Having just finished watching Steve Jobs’ keynote at the Yerba Buena Arts Center in San Francisco on Wednesday on the Podcast streamed to my Apple TV while texting a friend on my iPhone in front of my MacBook displaying the latest iPad news connected to my Mac Mini downloading the latest Apps for my iPhone using Apple Screen Sharing, I think it’s safe to say I already play well with the “eco-system” Apple has created in the past.

But the iPad is a new departure in technology – an attempt to create a new market for a device that is essentially a large version of the iPod touch. While it’s powerful and clearly a very beautiful device, I fear that its failings as a whole product could damage its long-term appeal. While a lot of people have been shouting for a front-facing camera on the device, most people I know don’t even use the cameras in their laptops. Video conferencing is not popular in Europe from what I can see – mostly because of the poor broadband penetration, but also because Europeans are more texters than talkers or see-ers.
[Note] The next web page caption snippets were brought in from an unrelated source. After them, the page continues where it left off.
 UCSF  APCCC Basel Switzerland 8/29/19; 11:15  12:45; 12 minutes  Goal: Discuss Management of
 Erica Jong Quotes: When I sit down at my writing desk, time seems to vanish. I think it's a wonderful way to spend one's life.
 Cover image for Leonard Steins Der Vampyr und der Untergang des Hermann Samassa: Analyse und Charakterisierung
That aside, I think the iPad has a major flaw. It looks like something it’s now. The iPad is a fantastic departure from the folding laptop or the static desktop or the tiny smartphone. It’s the thing I’ve wanted since I was a little boy – a pad just like they used on Star Trek. But where it falls down for me is in the interface. I would have preferred a more unique system, or a better scaled UI unlike the almost barren-looking iPhone OS. On the demo screens Steve showed during the keynote, the app icons look miles apart, the “Slide to Unlock” button looked lost in the middle of the screen. It just looks a bit hashed together.

But would I still buy one?? Certainly. OBVIOUSLY I’d go for the one with the 3G built in. However how long it takes Irish cellular operators to introduce micro SIMs here remains to be seen. A non-3G iPad is like an iPod touch… it wants to be an iPhone but lacks the chips. I can see how the internet browsing would be amazing, and that if the evil empires that are the record companies and studios got their head out of their asses and allowed Apple to just start selling Movies and TV Shows in Europe, then it’d be a great device for viewing that stuff too. I’ve long since become annoyed with having to double-tap on sites on my iPhone when I want to browse the net for something I just thought of when I’m not near a computer… at least with the iPad I’d have a slightly easier time of viewing it.
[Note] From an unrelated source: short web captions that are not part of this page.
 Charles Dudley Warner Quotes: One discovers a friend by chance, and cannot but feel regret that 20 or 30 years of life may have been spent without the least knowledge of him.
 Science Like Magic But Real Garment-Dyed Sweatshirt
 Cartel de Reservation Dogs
But what strikes me as amazing is that the iPad has so much potential that few are talking about. Remember TabletPCs?? They were supposed to revolutionize the healthcare sector with doctors and nurses having these TabletPCs which would substitute the need for notepaper and pens. That was a damaging and dramatic failure because Microsoft let the software side down long before the hardware vendors and designers let the hardware side down with clumsy and ugly hardware that was brittle and bulky and with LCD screens that were unprotected. They attempted to build LapLets – Laptops that were Tablets. Apple’s product is different. A solid .5″ thin light device that can be carried anywhere. And with the App store SDK available for everyone to use – the market for an application for the healthcare sector is really just waiting to be tapped.

Another place I see this really taking off is perhaps one most think of – education. With the iBooks store, the education market is just waiting to be tapped. If the game is played right, the days of lugging large 25kg backpacks to school every day as a child will be over. Spine development globally will result in taller humans in 20 years or so thanks to the iPad. I’d love to be a kid again in a future-looking forward-facing school system which employed these amazing products. Handwriting is already becoming a pointless art for kids as they text their friends constantly in this foul abomination of text-speak, but teaching them to type properly on a device that would likely inspire them to read book, browse the internet and discover the world through their own fingertips would be a nice world.